第6章 突然の帰還
加州「じゃあ俺、先に行って朝食の準備してるから、主は五虎退を起したら身支度をして厨に来てね。」
加州はそう言うと、まるで何事も無かったかのように起き上がり布団を畳んで部屋を出ていってしまった。
残された七葉は呆然としていたが、とりあえず言われた通り五虎退を起しにかかる。
「五虎ちゃん、朝だよ~」
五虎退「あ、、あるじ様、、おはようございます。」
「うん、おはよー!五虎ちゃん、昨日はよく眠れた?」
念のため確認すると、五虎退は嬉しそうに返事をする。
五虎退「はい、、あるじ様のおかげでです。あるじ様は、、その、、あったかくて安心します。」
にっこりと笑った五虎退につられて七葉も笑顔になる。
「そっか、なら良かった!」
二人で布団を片し五虎退が部屋を出ると、七葉は着替えようと浴衣を脱いだ。
浴衣は間違いなく昨日こちらで寝た時の物だが、下着は違っていてあちらで入浴後に着た物だった。

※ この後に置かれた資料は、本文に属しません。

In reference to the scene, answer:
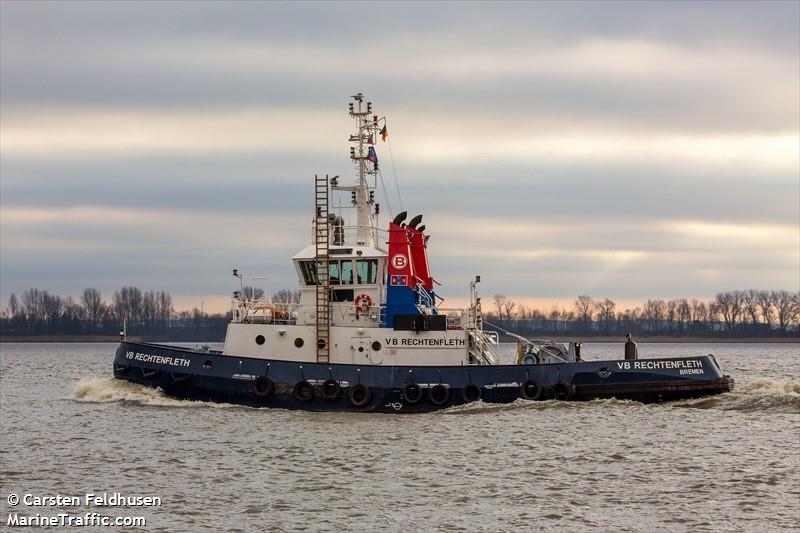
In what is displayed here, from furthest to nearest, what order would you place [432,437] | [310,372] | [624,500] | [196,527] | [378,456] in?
[310,372] < [432,437] < [378,456] < [624,500] < [196,527]

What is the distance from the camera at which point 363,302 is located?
2691 centimetres

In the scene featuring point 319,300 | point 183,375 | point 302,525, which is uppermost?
point 319,300

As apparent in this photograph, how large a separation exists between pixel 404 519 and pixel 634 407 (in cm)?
1180

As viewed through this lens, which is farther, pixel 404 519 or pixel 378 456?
pixel 378 456

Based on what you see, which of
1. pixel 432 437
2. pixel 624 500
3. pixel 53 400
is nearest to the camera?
pixel 624 500

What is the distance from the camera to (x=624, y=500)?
17.3 m

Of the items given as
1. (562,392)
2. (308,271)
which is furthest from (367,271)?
(562,392)

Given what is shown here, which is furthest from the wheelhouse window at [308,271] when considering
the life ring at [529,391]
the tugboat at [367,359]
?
the life ring at [529,391]

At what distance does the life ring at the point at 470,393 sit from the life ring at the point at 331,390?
3000mm

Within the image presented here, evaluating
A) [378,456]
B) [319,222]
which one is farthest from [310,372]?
[378,456]

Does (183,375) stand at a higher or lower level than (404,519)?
higher

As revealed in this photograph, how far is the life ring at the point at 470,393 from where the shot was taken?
2600 cm

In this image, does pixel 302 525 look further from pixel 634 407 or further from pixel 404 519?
pixel 634 407

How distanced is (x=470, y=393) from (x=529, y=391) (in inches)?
57.2
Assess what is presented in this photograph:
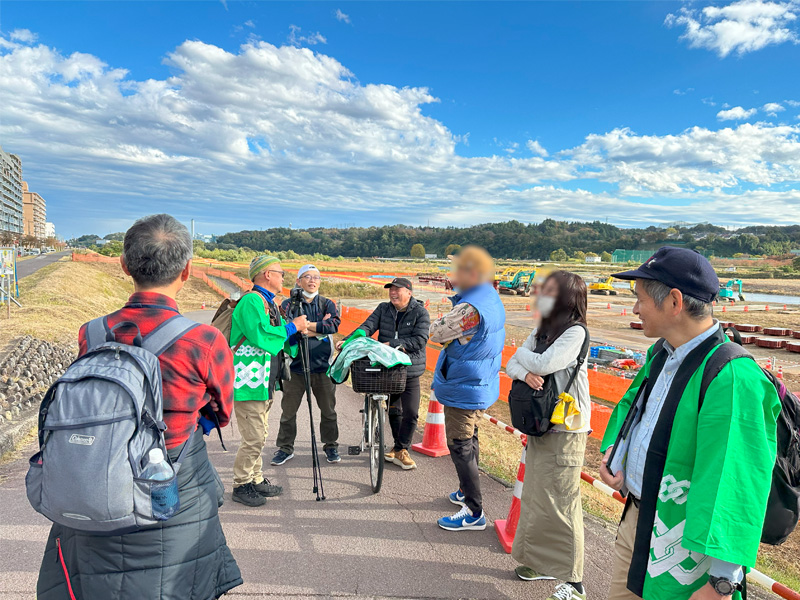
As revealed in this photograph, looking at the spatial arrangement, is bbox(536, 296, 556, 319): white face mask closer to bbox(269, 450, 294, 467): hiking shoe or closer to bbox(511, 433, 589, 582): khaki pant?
bbox(511, 433, 589, 582): khaki pant

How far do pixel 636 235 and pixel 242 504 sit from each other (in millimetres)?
170280

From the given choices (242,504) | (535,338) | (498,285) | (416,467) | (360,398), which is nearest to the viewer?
(535,338)

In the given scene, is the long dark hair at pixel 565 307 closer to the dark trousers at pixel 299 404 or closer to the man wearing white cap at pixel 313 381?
the man wearing white cap at pixel 313 381

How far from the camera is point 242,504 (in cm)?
418

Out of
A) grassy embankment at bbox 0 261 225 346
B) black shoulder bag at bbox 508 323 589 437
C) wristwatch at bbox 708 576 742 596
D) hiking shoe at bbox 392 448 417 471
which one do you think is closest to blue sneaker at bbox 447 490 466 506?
hiking shoe at bbox 392 448 417 471

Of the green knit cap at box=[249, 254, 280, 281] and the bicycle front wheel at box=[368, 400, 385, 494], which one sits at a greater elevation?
the green knit cap at box=[249, 254, 280, 281]

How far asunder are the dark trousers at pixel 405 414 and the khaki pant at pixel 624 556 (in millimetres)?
3028

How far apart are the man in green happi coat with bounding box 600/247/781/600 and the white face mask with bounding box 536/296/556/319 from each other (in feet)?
2.59

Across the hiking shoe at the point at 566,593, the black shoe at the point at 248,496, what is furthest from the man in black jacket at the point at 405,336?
the hiking shoe at the point at 566,593

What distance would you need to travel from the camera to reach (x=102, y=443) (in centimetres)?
146

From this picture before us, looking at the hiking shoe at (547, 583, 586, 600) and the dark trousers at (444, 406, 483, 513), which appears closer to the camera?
the hiking shoe at (547, 583, 586, 600)

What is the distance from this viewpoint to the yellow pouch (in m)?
2.88

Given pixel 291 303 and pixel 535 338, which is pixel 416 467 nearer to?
pixel 291 303

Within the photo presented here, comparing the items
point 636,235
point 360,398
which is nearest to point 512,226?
point 636,235
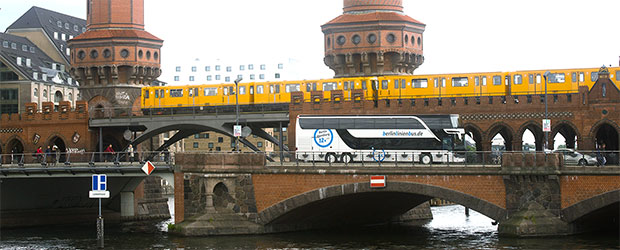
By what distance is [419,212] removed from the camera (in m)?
82.7

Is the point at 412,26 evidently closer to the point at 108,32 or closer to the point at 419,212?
the point at 419,212

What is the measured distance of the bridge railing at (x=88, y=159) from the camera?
70.0 meters

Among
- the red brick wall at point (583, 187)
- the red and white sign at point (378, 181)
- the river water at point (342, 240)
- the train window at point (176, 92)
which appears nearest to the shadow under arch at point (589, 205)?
the red brick wall at point (583, 187)

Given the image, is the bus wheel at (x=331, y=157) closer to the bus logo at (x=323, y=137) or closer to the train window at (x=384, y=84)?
the bus logo at (x=323, y=137)

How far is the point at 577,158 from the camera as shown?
2443 inches

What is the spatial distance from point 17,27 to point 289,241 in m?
94.5

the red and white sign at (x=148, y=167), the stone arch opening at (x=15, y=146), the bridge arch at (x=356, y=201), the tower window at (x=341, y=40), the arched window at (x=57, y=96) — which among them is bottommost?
the bridge arch at (x=356, y=201)

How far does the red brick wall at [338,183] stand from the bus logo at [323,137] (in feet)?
27.2


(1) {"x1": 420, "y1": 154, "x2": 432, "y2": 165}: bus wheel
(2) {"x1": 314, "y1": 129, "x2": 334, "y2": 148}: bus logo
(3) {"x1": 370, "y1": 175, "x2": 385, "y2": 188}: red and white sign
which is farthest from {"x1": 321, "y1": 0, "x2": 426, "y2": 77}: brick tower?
(3) {"x1": 370, "y1": 175, "x2": 385, "y2": 188}: red and white sign

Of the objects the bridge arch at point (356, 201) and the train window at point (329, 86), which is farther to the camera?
the train window at point (329, 86)

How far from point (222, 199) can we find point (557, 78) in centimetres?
2927

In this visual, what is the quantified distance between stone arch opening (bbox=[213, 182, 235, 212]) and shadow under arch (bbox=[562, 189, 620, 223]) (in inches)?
794

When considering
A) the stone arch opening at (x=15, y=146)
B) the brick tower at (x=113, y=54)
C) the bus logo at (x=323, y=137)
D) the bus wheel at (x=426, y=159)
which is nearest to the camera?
the bus wheel at (x=426, y=159)

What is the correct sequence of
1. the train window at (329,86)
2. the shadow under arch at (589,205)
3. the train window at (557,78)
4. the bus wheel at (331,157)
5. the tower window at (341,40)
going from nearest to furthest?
the shadow under arch at (589,205), the bus wheel at (331,157), the train window at (557,78), the train window at (329,86), the tower window at (341,40)
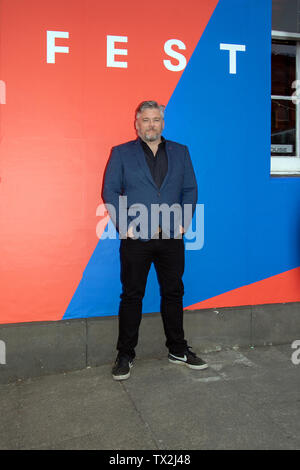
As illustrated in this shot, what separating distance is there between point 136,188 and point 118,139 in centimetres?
50

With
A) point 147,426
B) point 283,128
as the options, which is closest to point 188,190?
point 283,128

「ん~やっぱこれって夢なのかな?にしてはリアルな、、、」
もんもんとしながらも自分のほっぺをつねってみる。
「痛ッ」
どうやら夢でもないらしい。
七葉は腑に落ちないまま、とりあえず支度を済ませて厨へと向かったのであった。
厨につくと、加州と五虎退がそれぞれ分担して調理をしていた。
七葉は竃でご飯を炊いている加州に近づいて声をかける。
「加州、何か手伝う事ある?」
加州「あっ、主!それじゃぁ俺、今手がはなせないから、そこにある物、適当に切ったり茹でたりしておひたしとお味噌汁作ってくる?お湯は沸かしてあるからさぁ。」
「了解!」
七葉は加州に頼まれた通り目の前のほうれん草をさっと洗い、湯がいて水でしめる。
続いて豆腐と油揚げを適当に切って鍋に入れ、味噌をといて冷していたほうれん草をそのままざくりと切るとお皿におひたし、お椀に味噌汁をよそいそれぞれの膳にのせ加州に声をかける。
「終わったよ!後は?」
加州「もう!?それじゃあちょっと、五虎退の様子を見てやって。なんだかさっきから騒がしいんだよね。」
加州の視線の先を見ると何やら外でバタバタしている五虎退が目に入る。
「わかった。」
七葉は返事をして五虎退の元へと向かった。